Comparison with Alternatives
| | SNS | SQS | EventBridge | Kinesis Data Streams | | --- | --- | --- | --- | --- | | Pattern | Pub/Sub | Point-to-point queue | Event bus with content-based routing | Ordered durable stream | | Delivery | Push | Pull | Push to rules/targets | Pull from shards | | Retention | None (fire-and-forget) | 1 min – 14 days | Optional archive | 1 – 365 days | | Subscribers/targets | SQS, Lambda, HTTPS, email, SMS, push, Firehose | One consumer group | Many rules, many targets | Many independent consumers | | Filtering | Attribute / body filter policies | N/A (consumer-side filtering) | Rich JSON-pattern rules, 130+ SaaS sources | Consumer-side | | Best for | Simple fan-out | Work queue | Event-driven architectures with many SaaS events | Streaming analytics with replay |
SNS vs EventBridge: EventBridge is a newer service with richer filtering, direct SaaS integrations (Datadog, Shopify, Zendesk, etc.), schema registry, and archive/replay — but it's slightly higher latency and more expensive than SNS. Use SNS for fast, simple fan-out; use EventBridge when you need content filtering across SaaS and AWS events, or schema validation.
Exam Relevance
- Cloud Practitioner (CLF-C02) — know SNS is pub/sub for notifications.

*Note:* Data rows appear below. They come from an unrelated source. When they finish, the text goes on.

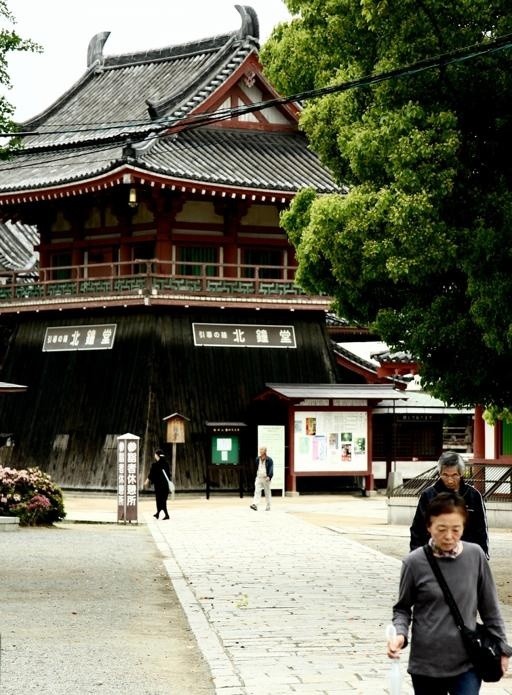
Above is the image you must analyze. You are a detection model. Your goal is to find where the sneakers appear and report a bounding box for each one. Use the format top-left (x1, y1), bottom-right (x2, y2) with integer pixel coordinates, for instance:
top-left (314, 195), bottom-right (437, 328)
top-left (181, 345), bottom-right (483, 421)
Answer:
top-left (250, 504), bottom-right (270, 511)
top-left (153, 514), bottom-right (170, 520)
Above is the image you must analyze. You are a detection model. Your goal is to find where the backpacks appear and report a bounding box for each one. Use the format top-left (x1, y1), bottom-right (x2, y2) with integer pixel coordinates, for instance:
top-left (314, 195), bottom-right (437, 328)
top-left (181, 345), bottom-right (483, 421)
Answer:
top-left (462, 619), bottom-right (504, 683)
top-left (169, 480), bottom-right (177, 495)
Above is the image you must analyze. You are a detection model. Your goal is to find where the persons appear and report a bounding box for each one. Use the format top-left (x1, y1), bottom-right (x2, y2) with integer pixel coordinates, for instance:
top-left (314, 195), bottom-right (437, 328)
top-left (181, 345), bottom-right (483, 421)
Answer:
top-left (250, 447), bottom-right (273, 510)
top-left (387, 451), bottom-right (512, 695)
top-left (144, 449), bottom-right (170, 520)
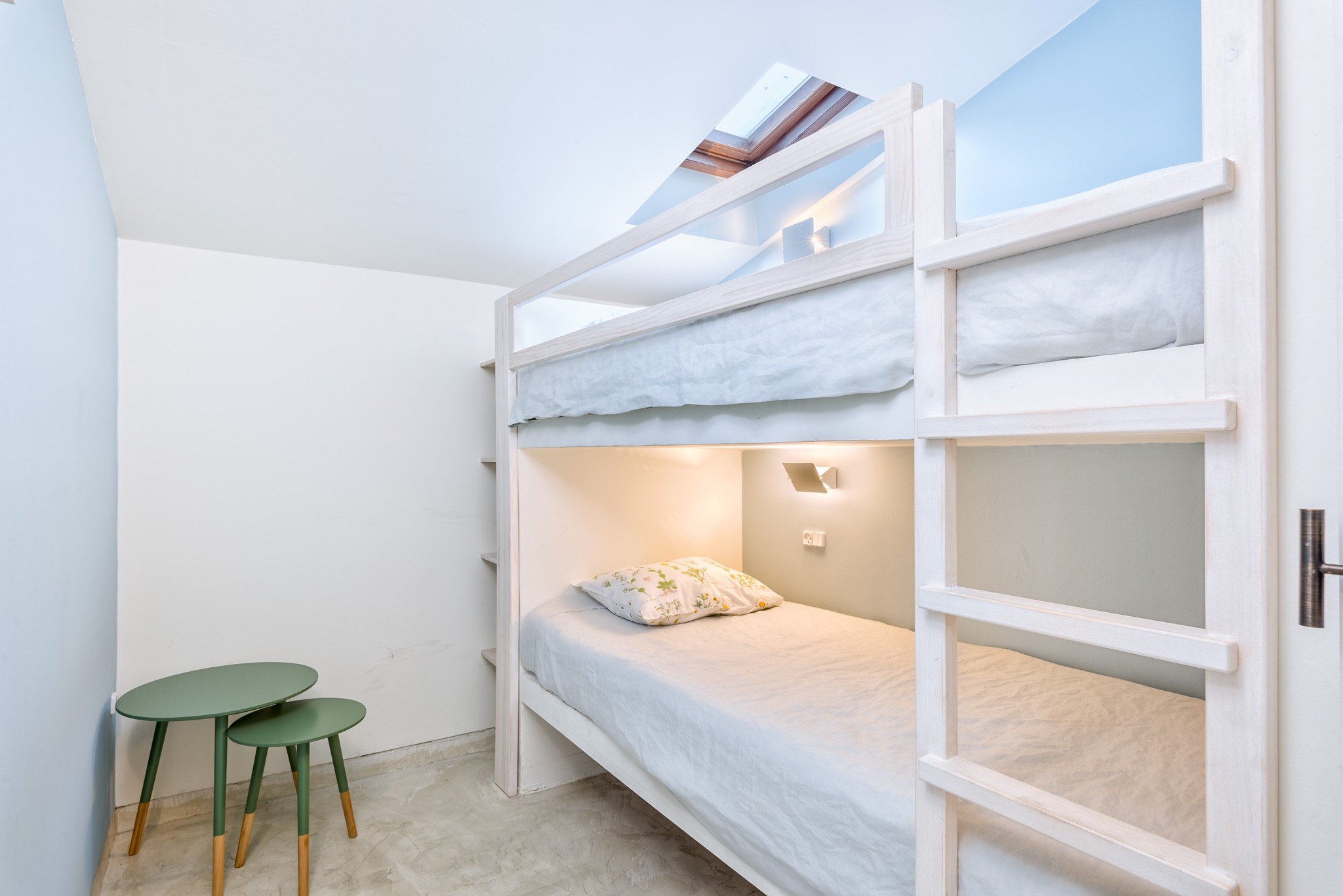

- Solutions Architect Associate (SAA-C03) — SNS + SQS fan-out pattern, filter policies, CloudWatch Alarm → SNS → email, SNS vs SQS vs EventBridge selection.
- Developer Associate (DVA-C02) — FIFO topics + FIFO SQS, message attributes, subscription filter policies, mobile push setup, dead-letter queues.
- DevOps Professional (DOP-C02) — cross-account publishing via resource policies, monitoring dead-letter queues, encryption with KMS.
Classic exam trap: SNS alone is fire-and-forget — an offline subscriber misses messages. For durable delivery, fan out to SQS, which buffers until the consumer is ready.
Frequently Asked Questions
Q: What's the difference between SNS and SQS?
A: SNS is pub/sub — one publisher, many subscribers, push delivery, no persistence. SQS is a queue — one logical consumer (or a consumer group), pull delivery, durable up to 14 days. Use SNS when you want to fan a single event out to many destinations. Use SQS when you want to buffer work for a single consumer group to process at its own rate. Combine both — SNS → SQS fan-out — when you want both pub/sub and durable per-consumer queues.
Q: How do SNS message filter policies work?
A: A filter policy is a JSON expression attached to a subscription that selects which messages reach it based on message attributes or the message body. For example, a subscription to an orders topic might filter { "event_type": ["payment_failed"] } to receive only payment-failure events. Filtering happens inside SNS — non-matching messages are not delivered (and not charged as deliveries), which makes filtering both efficient and cost-effective.
Q: When should I use EventBridge instead of SNS?
A: Use EventBridge when you need content-based routing (filters on the message body, not just attributes), integrations with 130+ SaaS services (Datadog, Shopify, Zendesk, PagerDuty), a schema registry for event validation, or event replay from an archive. Use SNS for simple, high-throughput fan-out where filter policies on attributes are enough and you're only routing to AWS services or HTTPS/email/SMS.
This article reflects AWS features and pricing as of 2026. AWS services evolve rapidly — always verify against the official Amazon SNS documentation before making production decisions.